TEXT SHOWN -
As I read in this blog article, in a blockchain "each node has a copy of all transactions ever made". This to me seems impossible, bitcoin has existed for a long time, and the memory size of the entire blockchain would be enormous.

ps: if I have to pay for a service using bitcoins, do I become a node of the blockchain?

2 Answers 2


To join the network, a Bitcoin full node will work its way through the network history, independently verifying the state of the network through time. So yes, each node will have downloaded and validated the entire transaction history, but a node can choose to use 'pruning mode', where it will discard unneeded transaction history after validation is complete.

The ever-increasing size of the blockchain is a heavy consideration when considering network and protocol updates. Bitcoin requires a distributed network in order to maintain its function, so it is important that the software can be run on inexpensive hardware, so that more people can participate.

ps: if i have to pay for a service using bitcoins, do i become a node of the blockchain ?

There are other ways to interact with the network. Many wallets are lite-wallets, which validate the chain via headers instead of the entire block. This is a less robust security model, but it works well for many people.

You generally do not need to pay a service in order to interact with the network (as a full node, a lite-wallet, etc).

EXCERPTED DATA -
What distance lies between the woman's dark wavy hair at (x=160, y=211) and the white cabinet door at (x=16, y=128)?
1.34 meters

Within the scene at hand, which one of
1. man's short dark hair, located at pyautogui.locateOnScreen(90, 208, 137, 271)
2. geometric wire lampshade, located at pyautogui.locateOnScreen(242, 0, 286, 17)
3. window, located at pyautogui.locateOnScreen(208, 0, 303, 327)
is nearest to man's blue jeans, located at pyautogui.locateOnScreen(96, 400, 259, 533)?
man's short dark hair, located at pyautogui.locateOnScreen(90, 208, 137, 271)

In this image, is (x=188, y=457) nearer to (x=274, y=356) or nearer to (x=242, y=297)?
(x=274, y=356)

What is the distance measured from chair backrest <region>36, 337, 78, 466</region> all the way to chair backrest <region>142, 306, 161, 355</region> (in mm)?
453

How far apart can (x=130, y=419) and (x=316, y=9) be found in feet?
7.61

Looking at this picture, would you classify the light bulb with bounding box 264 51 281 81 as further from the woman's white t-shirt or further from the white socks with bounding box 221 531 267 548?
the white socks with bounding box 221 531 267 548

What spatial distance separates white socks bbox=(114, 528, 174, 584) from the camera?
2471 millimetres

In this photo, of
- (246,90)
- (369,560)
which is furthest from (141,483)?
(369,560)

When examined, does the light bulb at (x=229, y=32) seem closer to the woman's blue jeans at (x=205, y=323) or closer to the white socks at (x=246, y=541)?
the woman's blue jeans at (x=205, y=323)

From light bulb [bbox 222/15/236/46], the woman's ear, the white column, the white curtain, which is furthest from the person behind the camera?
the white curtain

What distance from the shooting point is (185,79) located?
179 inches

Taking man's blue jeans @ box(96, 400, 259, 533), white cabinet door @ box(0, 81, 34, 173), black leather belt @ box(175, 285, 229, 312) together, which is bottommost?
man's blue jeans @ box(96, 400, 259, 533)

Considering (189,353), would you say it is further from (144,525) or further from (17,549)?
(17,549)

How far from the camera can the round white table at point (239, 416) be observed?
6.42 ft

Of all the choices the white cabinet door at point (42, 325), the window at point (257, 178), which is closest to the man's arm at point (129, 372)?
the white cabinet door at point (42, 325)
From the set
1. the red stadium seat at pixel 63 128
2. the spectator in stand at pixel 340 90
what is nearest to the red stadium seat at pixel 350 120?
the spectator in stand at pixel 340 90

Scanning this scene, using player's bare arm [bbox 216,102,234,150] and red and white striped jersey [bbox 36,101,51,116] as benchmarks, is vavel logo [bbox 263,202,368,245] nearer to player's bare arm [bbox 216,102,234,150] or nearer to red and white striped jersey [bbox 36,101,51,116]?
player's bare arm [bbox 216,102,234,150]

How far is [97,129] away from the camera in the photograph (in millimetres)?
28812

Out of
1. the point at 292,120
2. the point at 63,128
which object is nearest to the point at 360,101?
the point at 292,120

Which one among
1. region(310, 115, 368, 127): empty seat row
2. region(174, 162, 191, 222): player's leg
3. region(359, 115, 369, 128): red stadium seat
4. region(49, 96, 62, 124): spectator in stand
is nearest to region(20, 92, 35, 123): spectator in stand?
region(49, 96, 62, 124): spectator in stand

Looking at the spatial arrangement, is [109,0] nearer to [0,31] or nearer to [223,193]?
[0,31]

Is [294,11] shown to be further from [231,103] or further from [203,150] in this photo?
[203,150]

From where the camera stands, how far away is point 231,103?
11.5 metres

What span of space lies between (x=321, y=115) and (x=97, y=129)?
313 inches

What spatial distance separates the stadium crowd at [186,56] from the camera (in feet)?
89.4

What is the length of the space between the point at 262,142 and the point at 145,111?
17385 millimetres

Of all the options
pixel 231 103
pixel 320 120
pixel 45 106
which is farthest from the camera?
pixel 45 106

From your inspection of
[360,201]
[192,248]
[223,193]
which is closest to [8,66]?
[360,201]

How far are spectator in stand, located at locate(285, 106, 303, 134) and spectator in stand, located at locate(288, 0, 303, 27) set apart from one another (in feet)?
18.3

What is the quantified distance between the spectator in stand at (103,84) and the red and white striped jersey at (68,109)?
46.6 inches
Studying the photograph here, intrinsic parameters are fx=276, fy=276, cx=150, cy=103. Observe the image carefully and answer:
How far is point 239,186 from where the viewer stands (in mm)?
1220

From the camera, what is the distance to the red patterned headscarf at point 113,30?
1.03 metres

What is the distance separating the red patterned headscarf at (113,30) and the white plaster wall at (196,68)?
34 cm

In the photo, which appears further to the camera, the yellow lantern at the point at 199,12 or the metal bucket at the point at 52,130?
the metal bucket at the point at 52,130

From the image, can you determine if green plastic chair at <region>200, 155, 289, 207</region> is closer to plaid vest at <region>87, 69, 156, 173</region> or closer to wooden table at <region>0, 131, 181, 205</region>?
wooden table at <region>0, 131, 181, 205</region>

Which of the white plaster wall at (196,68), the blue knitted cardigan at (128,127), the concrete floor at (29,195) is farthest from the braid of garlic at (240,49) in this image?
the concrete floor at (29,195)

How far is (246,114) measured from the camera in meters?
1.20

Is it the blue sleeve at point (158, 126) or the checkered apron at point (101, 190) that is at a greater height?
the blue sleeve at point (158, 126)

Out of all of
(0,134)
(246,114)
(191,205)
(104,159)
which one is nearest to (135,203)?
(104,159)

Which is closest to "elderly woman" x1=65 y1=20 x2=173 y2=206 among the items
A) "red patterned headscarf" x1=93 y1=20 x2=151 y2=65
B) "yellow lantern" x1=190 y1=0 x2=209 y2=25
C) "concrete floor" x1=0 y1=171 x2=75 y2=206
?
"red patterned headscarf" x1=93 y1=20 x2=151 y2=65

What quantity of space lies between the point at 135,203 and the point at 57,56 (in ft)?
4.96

YOUR TASKS -
A – Could you turn the rows, from their very first line through the line containing "1.34 meters" (both included), into a JSON list of strings with one string per line and blank lines omitted?
B – Can you go on with the text about Bitcoin nodes and blockchain size, starting after its last sentence?
The blockchain storage text and the rows have no connection to each other.

WRITTEN RESPONSES -
A –
[
  "What distance lies between the woman's dark wavy hair at (x=160, y=211) and the white cabinet door at (x=16, y=128)?",
  "1.34 meters"
]

B –
Full nodes by default store the entire blockchain. The current size of the blockchain is ~250GB, so it is feasible for individuals to have their own copy and verify all of the transactions. There is also the option to run Bitcoin in pruned mode, which reduces the number of transactions that need to be stored. This greatly reduces the storage space demands and it can still verify all the transactions.

However, not every node is a full node. There are lightweight nodes known as SPV nodes that don't verify the entire blockchain. Instead they can verify block headers and rely on a full node for the state of the blockchain.

More info on SPV nodes: https://gist.github.com/ariard/1034cd7624805d53334e80d4712fb8ee

If you're paying for a service using Bitcoin, its very likely that the service provider is running a full node for you. You run your own node when you run the bitcoin software yourself. It's a a worth while experience and if you're interested in Bitcoin and want to help maintain its integrity you should consider running your own node.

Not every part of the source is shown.